- **依頼内容**: 以下のレコードのすべての行を一字一句変えずに出力してください。画像は出力に含めないこと。

空間推論の質問データ:
-.-.-

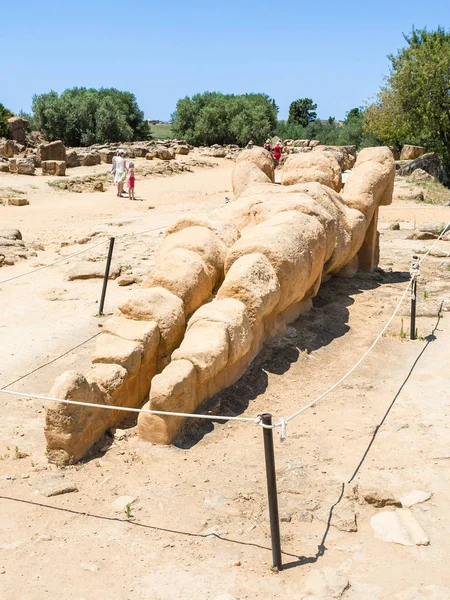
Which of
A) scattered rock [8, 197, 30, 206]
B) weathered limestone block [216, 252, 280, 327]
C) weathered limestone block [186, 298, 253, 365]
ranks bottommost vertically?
scattered rock [8, 197, 30, 206]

-.-.-

- **出力結果**:
Which of
A) scattered rock [8, 197, 30, 206]
B) weathered limestone block [216, 252, 280, 327]
C) weathered limestone block [186, 298, 253, 365]
ranks bottommost vertically?
scattered rock [8, 197, 30, 206]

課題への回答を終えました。